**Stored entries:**
┌──

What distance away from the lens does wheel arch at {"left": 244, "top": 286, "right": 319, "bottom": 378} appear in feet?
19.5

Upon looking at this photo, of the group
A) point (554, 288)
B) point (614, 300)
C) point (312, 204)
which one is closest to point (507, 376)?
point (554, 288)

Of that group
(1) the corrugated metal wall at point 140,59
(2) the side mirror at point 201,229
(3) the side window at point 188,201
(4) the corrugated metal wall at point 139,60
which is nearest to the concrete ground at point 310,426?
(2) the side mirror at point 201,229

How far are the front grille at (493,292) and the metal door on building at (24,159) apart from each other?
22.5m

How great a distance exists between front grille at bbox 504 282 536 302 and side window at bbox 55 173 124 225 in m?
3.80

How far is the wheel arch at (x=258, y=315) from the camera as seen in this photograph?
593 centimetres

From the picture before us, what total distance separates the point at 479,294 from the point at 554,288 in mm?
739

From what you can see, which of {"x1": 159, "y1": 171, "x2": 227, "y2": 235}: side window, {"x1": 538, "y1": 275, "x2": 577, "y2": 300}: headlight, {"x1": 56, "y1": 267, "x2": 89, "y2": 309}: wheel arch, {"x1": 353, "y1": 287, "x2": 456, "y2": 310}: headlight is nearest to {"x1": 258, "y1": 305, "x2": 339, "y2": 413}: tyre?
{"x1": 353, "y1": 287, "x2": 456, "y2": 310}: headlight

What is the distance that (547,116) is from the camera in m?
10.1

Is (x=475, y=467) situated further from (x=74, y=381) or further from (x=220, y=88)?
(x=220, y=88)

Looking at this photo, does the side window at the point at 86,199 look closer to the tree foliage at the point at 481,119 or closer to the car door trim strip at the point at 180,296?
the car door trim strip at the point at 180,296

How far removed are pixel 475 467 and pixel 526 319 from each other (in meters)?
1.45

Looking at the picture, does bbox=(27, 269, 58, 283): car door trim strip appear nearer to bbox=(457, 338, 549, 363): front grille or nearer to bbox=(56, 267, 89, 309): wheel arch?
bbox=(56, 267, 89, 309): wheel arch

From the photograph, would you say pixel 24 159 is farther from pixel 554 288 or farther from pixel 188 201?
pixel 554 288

└──
┌──

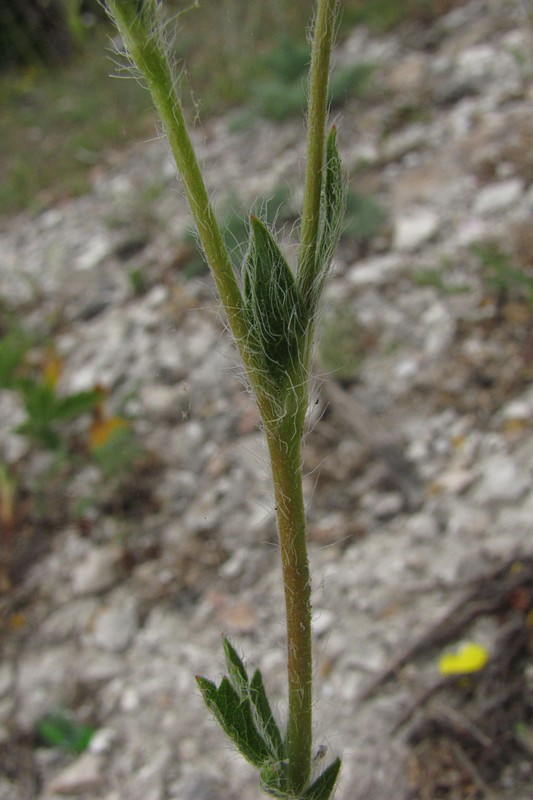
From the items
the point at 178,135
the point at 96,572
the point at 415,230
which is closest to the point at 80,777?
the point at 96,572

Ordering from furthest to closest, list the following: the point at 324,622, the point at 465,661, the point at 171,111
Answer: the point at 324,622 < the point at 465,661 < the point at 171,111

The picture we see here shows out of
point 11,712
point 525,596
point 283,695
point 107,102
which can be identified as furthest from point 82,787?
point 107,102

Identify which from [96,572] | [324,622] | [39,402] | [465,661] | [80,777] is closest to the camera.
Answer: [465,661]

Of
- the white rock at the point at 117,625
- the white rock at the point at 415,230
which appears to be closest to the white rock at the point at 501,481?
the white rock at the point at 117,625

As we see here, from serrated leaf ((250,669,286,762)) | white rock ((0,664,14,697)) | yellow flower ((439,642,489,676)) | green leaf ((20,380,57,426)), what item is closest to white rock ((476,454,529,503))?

└──

**Stated task:** Select each line in the records above that contains the word "nearest", and copy those lines in full.

**Finished exercise:**
which is nearest to the concrete ground at point 310,426?
From what you can see, which of {"x1": 159, "y1": 171, "x2": 227, "y2": 235}: side window, {"x1": 538, "y1": 275, "x2": 577, "y2": 300}: headlight, {"x1": 56, "y1": 267, "x2": 89, "y2": 309}: wheel arch, {"x1": 353, "y1": 287, "x2": 456, "y2": 310}: headlight is nearest to {"x1": 258, "y1": 305, "x2": 339, "y2": 413}: tyre?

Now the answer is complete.